Un detalle: la pequeña editorial tiene entre sus clientes a J. D. Salinger, uno de los más prestigiosos escritores estadounidenses contemporáneos y famoso por el celo con que conservaba su intimidad, igual que Thomas Pynchon, quien a sus 84 años permanece en un riguroso anonimato. El título original de esta película escrita y dirigida por el canadiense Philippe Falardeau es, precisamente, My Salinger Year. Y Salinger nunca debe ser molestado. Apenas será una voz en el teléfono, una espalda que atraviesa en la lejanía un campus universitario, un primer plano incompleto y difuso.
Además de su talento literario conseguido con una breve obra de pocas novelas y cuentos, Salinger alcanzó la celebridad mediática cuando Mark David Chapman, el asesino de John Lennon, dijo sentirse como Holden Caulfield, el personaje de El guardián entre el centeno (The Catcher in the Rye), aquel siniestro 8 de diciembre de 1980. Chapman había comprado la novela esa mañana y la estaba leyendo cuando lo atrapó la policía.
En poco tiempo Joanna comprenderá que el mundo de la literatura no solo está hecho de novelas, cuentos, poemas y románticas e ingeniosas frases gestionadas en habitaciones solitarias a la madrugada. También hay que contestar el teléfono, no perturbar a los escritores, mecanografiar tediosas cartas en las que se debe cuidar no solo la ortografía, sino también la formalidad de la sangría y los márgenes y leer la profusa correspondencia diaria que los fans envían a la editorial con la esperanza de que vaya al domicilio de sus ídolos y estos se tomen la molestia de leerla.
Falardeau, el realizador de Profesor Lazhar, sabe encarar esta propuesta minimalista, asordinada pero muy atractiva, que en la base tiene una novela de Joanna Smith Rakoff. No hay prácticamente sobresaltos en la vida de los empleados de la editorial ni en la de Joanna, aunque se pelee con su novio. El tono siempre es el justo, no son necesarios los gritos, los ataques neuróticos y los exabruptos. Ni siquiera de la fría jefa de la editorial, una estupenda Sigourney Weaver capaz de guardar el histrionismo y sacar solo las notas delicadas.

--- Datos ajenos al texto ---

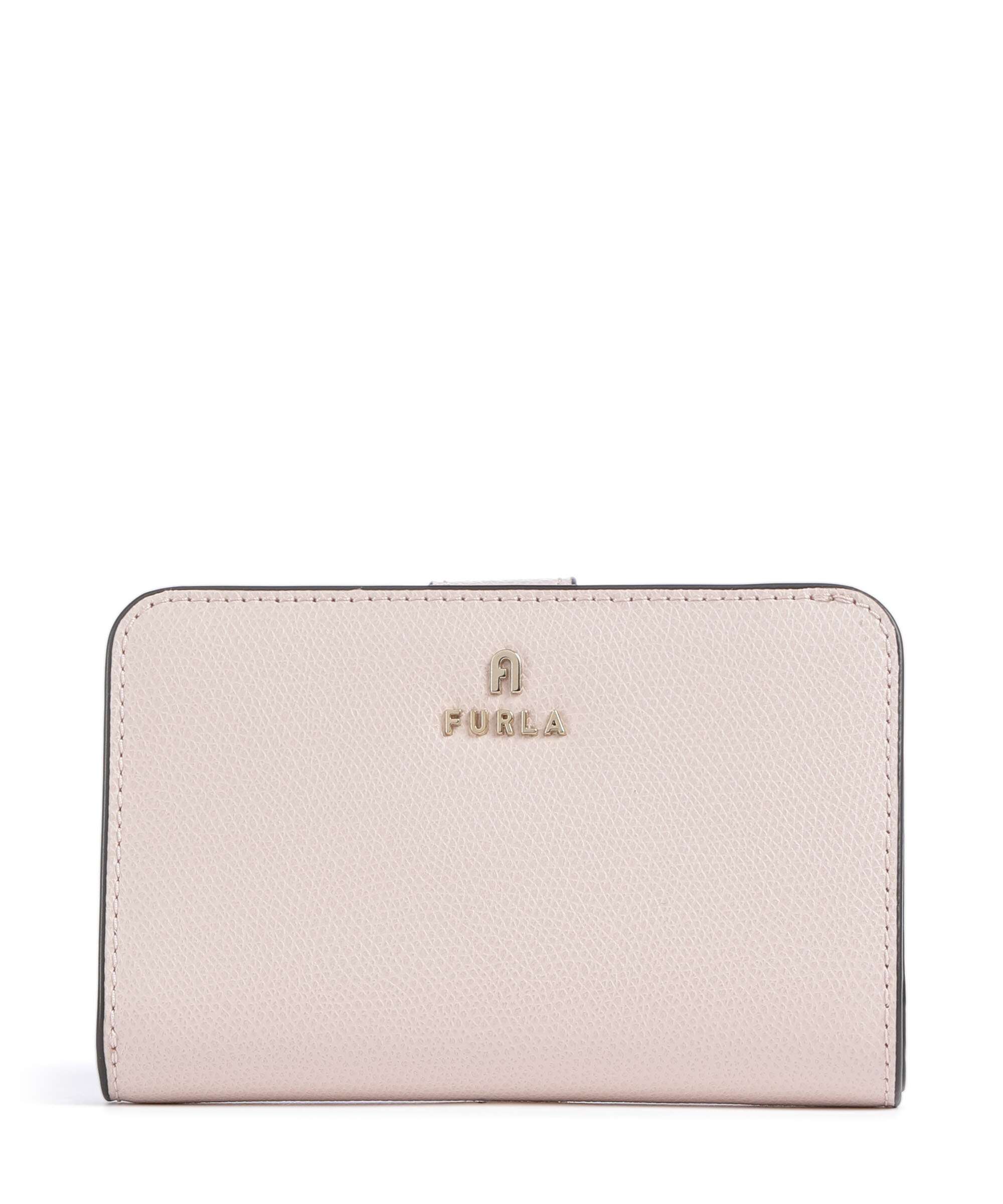 Furla Camelia M Wallet azalea/light salvia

Falardeau y Qualley (la sensual chica Manson de Érase una vez en Hollywood) pueden confeccionar una vida interior de matices sin necesidad de apelar a la intensidad y a los contrastes. Ella habla con sus fantasmas cuando lee, o tiene el impulso de contestar las cartas a los fans. Y con eso basta. Además, El trabajo de mis sueños está filmada en Montreal y Quebec, con lo cual Nueva York adquiere un perfil más intimista y desacostumbrado. Una pieza rara entre los grandilocuentes contenidos de Netflix.